Hickey had an insular approach to administration of the game in Australia and was critical of it expanding overseas. In 1906 he implemented a policy aimed at protecting the primacy of the VFL competition by excluding support for the game outside of Australia and in 1907, he declared that despite the game being played overseas the primary focus would be on inter-state competition and that he would not attempt to "oust rugby" in places where it was growing in popularity. There was also a clear conflict of interest in being head of Victoria's premier competition and the game's governing body which drew criticism for putting profit before promotion of the game. Hickey was involved in the VFL board discussions as to whether growing the game outside of Australia was in the interests of maintaining the VFL's premier status among the professional sports leagues. Early into his term as football chief he oversaw a diversion of promotional budgets for international game development domestically to New South Wales (and to a lesser extent Queensland) and moved to exclude fledgling nations including South Africa (1906), United States (1909), New Zealand (1910), Japan (1910) and Canada (1912) from membership in the council, choosing instead to promote to them the concept of universal football, which never took off. Overseas delegates were harshly critical of the alienating policies, in particular, his move to withdraw all senior funding from New Zealand in 1910 was regarded by the country's delegate as the "death warrant of the game over there".

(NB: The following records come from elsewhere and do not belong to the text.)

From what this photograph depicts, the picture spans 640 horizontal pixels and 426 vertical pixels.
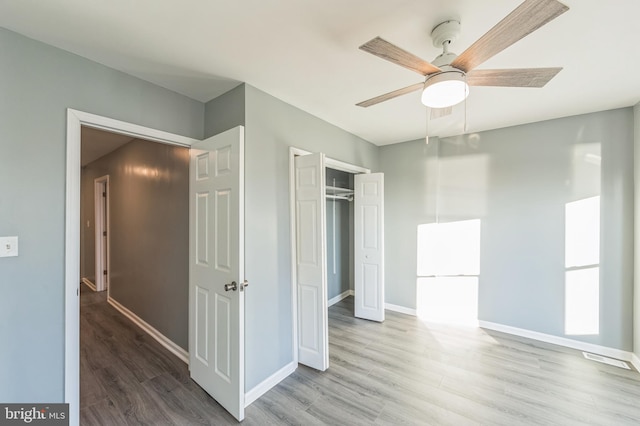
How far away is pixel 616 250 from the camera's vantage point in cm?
262

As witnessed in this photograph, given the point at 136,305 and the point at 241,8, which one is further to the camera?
the point at 136,305

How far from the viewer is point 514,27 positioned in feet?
3.50

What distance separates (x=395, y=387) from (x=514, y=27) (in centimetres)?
260

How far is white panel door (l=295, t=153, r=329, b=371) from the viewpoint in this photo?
2398 mm

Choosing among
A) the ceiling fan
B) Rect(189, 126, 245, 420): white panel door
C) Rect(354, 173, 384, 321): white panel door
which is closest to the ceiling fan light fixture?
the ceiling fan

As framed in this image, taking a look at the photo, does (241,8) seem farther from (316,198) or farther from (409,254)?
(409,254)

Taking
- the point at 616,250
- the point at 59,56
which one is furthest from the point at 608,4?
the point at 59,56

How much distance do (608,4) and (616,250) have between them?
2559 mm

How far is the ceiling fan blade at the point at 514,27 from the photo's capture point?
37.0 inches

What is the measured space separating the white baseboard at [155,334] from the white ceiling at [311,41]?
8.60 ft

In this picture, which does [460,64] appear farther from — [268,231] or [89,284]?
[89,284]

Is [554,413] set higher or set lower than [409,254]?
lower

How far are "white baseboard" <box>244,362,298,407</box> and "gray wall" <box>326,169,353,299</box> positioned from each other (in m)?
1.81

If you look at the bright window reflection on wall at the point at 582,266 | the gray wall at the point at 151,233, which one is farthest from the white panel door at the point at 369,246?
the gray wall at the point at 151,233
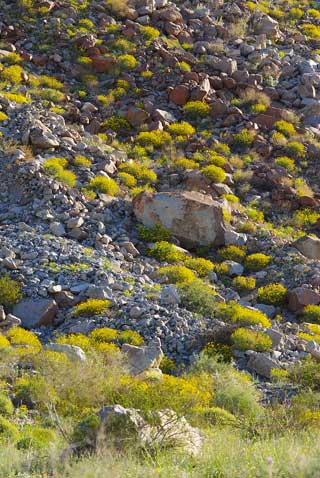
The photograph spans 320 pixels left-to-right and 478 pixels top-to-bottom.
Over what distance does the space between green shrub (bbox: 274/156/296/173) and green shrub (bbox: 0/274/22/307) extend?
10.6 meters

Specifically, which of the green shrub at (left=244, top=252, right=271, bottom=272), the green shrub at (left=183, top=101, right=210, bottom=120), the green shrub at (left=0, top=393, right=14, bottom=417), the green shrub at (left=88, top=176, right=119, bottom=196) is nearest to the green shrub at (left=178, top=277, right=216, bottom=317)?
the green shrub at (left=244, top=252, right=271, bottom=272)

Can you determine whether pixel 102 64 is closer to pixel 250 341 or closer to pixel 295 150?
pixel 295 150

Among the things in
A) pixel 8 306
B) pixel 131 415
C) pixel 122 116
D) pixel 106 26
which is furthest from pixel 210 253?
pixel 106 26

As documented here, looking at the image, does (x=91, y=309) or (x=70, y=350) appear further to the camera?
(x=91, y=309)

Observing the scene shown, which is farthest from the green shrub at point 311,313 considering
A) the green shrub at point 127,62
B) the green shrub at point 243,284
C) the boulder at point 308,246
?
the green shrub at point 127,62

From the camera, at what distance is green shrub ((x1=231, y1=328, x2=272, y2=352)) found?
41.3 ft

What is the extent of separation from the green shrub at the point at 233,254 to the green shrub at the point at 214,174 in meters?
3.32

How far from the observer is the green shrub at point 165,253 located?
53.4ft

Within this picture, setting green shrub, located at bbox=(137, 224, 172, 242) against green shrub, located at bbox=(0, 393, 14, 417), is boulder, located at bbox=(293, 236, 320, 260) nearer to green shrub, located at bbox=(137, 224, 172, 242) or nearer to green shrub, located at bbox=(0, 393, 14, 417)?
green shrub, located at bbox=(137, 224, 172, 242)

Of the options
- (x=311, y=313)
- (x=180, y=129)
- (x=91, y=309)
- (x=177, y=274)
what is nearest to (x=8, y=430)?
(x=91, y=309)

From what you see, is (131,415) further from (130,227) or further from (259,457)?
(130,227)

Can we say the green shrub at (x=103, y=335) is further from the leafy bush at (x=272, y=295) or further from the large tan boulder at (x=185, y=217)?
the large tan boulder at (x=185, y=217)

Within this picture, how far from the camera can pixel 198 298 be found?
14.1 metres

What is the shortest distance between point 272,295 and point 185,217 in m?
3.03
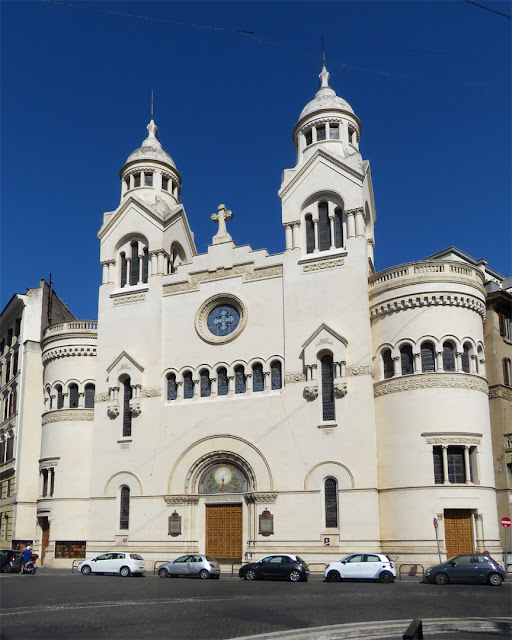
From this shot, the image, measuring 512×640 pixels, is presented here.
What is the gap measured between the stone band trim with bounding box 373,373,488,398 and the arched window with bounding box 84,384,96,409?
62.8 ft

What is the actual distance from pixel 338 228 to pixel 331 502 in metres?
15.5

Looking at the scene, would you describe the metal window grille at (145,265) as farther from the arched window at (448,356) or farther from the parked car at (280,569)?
the parked car at (280,569)

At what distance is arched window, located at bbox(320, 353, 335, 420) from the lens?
3731 cm

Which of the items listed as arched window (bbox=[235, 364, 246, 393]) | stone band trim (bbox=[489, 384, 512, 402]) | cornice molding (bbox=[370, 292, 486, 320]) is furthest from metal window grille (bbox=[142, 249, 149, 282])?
stone band trim (bbox=[489, 384, 512, 402])

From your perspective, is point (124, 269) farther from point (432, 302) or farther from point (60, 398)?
point (432, 302)

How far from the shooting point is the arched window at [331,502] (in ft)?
117

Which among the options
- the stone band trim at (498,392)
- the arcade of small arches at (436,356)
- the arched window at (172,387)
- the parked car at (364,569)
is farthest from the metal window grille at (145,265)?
the parked car at (364,569)

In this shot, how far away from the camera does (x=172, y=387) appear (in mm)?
41781

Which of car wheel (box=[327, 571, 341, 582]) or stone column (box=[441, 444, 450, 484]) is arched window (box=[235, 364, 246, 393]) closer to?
stone column (box=[441, 444, 450, 484])

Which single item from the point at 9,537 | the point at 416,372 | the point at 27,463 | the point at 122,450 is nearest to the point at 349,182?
the point at 416,372

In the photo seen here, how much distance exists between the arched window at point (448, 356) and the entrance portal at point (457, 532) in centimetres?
710

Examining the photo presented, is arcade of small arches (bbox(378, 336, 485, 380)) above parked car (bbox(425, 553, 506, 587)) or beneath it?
above

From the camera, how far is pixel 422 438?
34.6 metres

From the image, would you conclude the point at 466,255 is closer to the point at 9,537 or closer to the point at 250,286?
the point at 250,286
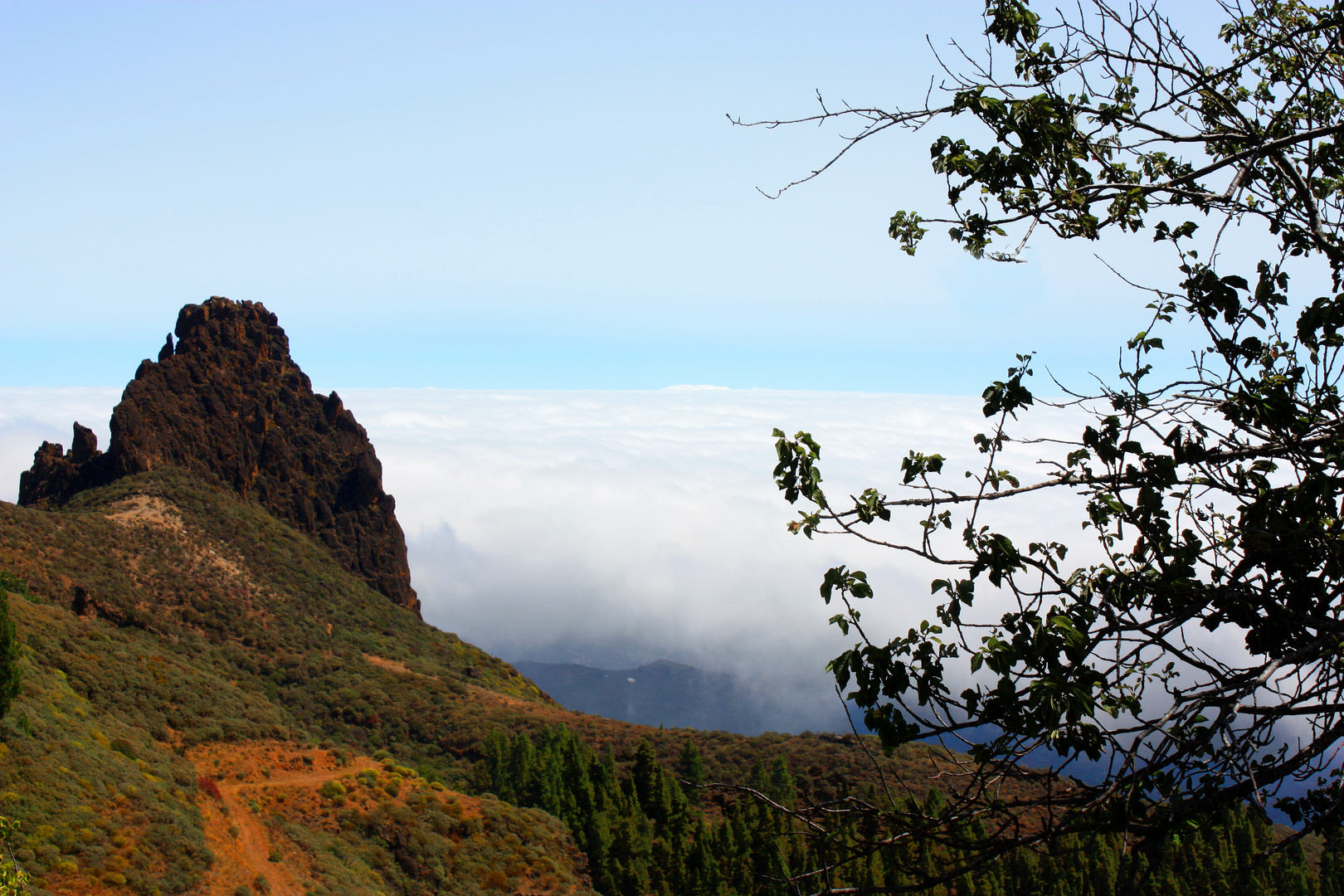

Hickey saw football as a business venture, he was critical of international tours, and would not fund overseas travel unless it was highly profitable, as a result the AFC never allocated funds for it during his tenure. His position on international football appeared to change following World War I which had a significant impact on the code's supremacy in Australia. Having spent most of the game development budgets on what he believed to be a mildly successful attempt to establish the game in Sydney, in the late 1920s he began to note the rise of Gaelic football and entertained the idea of international matches and hybrid rules. However by this time most of the local leagues outside Australia had already gone into permanent recess and other football codes had become more firmly ingrained. Speaking in 1929 on the status of the code internationally, Hickey noted that the visiting All Blacks showed an appreciation of the marking and kicking in Australian rules, and pointed to Gaelic Football's rapid growth in the United States as an example of how Australian Football could one day still carve a niche overseas, though reiterated that the Council still had no plans to promote it outside of Australia.

==Outside football==
Hickey worked in the public service from 1884 until 1931. He died after an illness lasting several months in Clifton Hill, Victoria in late 1937. Hickey's nephew Reg Hickey is a Hall of Fame player and coach who won a total of four premierships with the Geelong Football Club.